=== Given records ===
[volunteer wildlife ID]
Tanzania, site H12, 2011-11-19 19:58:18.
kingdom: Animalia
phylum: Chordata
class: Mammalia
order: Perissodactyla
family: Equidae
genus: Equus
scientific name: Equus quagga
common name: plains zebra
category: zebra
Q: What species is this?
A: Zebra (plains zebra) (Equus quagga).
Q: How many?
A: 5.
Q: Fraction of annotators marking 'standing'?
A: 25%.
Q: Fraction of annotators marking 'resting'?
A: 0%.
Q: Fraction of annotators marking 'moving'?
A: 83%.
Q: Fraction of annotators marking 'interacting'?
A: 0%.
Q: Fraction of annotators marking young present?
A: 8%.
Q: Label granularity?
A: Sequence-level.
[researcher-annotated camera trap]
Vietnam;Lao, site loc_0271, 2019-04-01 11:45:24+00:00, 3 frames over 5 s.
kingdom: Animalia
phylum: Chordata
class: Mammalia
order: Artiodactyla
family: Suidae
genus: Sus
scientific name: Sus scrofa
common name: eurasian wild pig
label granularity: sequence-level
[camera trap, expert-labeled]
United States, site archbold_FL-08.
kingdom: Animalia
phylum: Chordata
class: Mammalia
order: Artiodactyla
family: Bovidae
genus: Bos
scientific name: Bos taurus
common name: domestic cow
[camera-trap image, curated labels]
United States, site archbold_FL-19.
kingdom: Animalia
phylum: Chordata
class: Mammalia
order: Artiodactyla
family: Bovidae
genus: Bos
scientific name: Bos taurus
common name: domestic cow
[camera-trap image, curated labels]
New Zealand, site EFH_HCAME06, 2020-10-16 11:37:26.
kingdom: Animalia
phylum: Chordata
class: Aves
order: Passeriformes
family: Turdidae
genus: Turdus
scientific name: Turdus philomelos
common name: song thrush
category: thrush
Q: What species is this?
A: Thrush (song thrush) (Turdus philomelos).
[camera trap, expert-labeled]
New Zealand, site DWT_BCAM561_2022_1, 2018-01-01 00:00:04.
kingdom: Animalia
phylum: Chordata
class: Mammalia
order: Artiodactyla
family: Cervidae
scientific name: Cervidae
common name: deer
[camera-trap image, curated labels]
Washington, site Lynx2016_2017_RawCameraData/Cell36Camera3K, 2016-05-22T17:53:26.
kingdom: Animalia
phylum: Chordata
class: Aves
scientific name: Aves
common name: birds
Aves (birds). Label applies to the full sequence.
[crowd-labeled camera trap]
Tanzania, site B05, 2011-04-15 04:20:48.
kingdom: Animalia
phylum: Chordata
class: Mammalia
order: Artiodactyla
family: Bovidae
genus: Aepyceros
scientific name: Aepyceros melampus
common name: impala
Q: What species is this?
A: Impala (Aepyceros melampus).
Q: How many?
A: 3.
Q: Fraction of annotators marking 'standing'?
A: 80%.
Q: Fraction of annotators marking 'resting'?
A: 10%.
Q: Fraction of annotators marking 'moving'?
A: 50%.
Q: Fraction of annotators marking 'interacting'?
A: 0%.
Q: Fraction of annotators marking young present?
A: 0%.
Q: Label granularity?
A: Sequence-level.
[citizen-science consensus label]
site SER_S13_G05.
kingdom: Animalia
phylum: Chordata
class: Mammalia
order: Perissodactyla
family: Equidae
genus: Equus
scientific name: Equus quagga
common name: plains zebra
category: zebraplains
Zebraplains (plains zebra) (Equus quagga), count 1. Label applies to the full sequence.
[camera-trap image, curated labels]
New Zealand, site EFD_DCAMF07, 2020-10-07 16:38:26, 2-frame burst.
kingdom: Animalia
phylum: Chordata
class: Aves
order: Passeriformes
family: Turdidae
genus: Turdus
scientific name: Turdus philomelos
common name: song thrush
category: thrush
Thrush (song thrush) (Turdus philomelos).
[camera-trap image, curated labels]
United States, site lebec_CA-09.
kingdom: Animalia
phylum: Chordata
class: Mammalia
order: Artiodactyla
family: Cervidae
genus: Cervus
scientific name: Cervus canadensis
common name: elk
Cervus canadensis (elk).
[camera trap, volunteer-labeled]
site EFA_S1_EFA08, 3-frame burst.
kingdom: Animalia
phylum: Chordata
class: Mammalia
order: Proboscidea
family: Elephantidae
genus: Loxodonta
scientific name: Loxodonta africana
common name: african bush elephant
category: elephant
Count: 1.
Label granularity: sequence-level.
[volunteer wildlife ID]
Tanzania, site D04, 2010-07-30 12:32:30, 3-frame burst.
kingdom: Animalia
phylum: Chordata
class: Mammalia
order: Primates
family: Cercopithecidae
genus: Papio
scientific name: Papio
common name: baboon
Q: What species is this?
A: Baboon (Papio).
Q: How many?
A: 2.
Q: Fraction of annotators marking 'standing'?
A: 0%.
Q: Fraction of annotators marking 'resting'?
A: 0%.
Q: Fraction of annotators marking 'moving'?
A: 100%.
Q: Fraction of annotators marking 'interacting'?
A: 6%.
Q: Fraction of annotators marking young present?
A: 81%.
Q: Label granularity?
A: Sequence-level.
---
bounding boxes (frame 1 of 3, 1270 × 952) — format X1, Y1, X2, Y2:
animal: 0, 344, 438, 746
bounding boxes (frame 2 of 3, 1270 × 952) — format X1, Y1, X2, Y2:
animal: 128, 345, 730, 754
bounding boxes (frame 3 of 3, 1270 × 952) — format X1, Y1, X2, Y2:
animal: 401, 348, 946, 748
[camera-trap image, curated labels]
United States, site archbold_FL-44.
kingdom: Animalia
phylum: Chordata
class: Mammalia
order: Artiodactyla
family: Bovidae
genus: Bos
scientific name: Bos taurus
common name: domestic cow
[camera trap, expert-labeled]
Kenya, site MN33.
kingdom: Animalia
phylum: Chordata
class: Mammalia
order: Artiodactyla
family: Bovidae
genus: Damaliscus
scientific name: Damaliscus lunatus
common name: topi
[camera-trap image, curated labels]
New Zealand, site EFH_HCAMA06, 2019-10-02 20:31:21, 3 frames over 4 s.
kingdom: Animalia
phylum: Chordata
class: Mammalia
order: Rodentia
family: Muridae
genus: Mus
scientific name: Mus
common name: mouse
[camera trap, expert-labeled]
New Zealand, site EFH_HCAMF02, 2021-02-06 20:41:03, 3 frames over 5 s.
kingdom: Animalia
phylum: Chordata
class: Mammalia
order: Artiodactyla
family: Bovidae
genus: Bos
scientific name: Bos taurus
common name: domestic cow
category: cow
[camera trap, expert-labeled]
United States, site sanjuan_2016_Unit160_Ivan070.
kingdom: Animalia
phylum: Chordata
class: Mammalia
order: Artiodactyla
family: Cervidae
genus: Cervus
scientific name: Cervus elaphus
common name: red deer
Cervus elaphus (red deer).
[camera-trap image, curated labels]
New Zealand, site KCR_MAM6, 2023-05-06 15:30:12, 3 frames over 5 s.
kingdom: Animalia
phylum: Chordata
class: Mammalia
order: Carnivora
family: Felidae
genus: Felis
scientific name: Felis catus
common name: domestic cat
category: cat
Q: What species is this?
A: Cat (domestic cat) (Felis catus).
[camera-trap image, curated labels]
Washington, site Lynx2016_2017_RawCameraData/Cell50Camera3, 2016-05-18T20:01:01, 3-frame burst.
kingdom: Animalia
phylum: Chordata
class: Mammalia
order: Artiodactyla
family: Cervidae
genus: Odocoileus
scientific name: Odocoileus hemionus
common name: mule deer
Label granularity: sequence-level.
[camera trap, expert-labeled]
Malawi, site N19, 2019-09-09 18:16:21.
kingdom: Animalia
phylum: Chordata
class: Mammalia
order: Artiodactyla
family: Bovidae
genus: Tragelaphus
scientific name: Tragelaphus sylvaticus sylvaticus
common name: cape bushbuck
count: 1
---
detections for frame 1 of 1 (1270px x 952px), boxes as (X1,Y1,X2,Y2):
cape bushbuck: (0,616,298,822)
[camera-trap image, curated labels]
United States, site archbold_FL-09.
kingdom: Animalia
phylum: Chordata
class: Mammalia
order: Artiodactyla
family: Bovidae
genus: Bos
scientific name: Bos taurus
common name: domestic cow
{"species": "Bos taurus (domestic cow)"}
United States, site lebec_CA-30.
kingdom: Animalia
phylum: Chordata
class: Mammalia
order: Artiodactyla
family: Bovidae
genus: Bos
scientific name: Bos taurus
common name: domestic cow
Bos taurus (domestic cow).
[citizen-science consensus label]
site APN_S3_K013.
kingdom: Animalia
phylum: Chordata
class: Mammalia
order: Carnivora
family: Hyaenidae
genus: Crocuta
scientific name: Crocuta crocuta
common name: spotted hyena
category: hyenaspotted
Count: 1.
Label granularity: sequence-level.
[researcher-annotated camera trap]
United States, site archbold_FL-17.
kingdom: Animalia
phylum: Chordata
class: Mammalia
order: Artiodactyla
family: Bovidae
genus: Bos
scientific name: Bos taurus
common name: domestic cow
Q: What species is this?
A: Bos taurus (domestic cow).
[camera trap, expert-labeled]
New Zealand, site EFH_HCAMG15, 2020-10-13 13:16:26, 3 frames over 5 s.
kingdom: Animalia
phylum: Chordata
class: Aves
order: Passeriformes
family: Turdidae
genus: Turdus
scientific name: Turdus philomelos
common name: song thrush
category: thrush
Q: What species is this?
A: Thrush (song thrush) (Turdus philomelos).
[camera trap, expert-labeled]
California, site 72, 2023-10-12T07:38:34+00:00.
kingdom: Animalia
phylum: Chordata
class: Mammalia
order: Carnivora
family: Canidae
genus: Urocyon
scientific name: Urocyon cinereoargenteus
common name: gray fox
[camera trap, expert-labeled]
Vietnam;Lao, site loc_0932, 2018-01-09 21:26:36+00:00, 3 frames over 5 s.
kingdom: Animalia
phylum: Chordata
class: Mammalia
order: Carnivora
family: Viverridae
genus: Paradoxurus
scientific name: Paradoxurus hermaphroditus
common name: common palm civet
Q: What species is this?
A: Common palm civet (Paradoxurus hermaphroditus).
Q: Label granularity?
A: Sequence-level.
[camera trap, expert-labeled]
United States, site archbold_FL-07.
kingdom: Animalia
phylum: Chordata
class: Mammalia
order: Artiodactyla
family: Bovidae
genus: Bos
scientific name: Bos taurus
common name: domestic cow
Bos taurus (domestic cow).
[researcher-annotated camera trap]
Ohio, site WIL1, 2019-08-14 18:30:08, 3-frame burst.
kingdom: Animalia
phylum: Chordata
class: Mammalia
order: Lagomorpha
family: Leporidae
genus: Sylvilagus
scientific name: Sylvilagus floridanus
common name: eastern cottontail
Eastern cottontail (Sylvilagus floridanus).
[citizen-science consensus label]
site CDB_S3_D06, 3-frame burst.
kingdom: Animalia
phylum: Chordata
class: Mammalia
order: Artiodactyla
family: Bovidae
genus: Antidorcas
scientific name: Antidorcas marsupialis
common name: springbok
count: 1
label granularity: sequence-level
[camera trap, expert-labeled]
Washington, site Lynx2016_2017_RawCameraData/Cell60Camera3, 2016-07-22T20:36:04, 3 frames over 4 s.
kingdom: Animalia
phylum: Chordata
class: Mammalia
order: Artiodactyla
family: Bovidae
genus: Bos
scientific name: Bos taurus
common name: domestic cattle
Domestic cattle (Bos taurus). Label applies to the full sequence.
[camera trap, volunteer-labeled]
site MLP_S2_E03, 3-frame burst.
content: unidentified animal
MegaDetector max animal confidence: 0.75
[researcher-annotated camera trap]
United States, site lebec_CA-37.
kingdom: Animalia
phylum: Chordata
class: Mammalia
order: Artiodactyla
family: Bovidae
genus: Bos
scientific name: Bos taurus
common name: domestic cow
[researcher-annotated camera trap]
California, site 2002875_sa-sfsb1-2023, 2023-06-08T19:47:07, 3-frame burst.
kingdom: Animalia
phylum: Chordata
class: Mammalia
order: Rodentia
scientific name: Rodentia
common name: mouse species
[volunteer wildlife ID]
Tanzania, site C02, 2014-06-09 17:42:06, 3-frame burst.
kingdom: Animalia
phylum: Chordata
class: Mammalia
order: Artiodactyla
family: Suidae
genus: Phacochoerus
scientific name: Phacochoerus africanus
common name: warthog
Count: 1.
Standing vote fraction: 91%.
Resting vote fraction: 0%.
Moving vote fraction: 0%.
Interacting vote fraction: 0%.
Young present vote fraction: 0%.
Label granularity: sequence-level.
===
▶ _How to complete this task_: Search the data for the string "Tanzania" and say how many lines include it, giving only the number.

▶ _Result of the task_: 4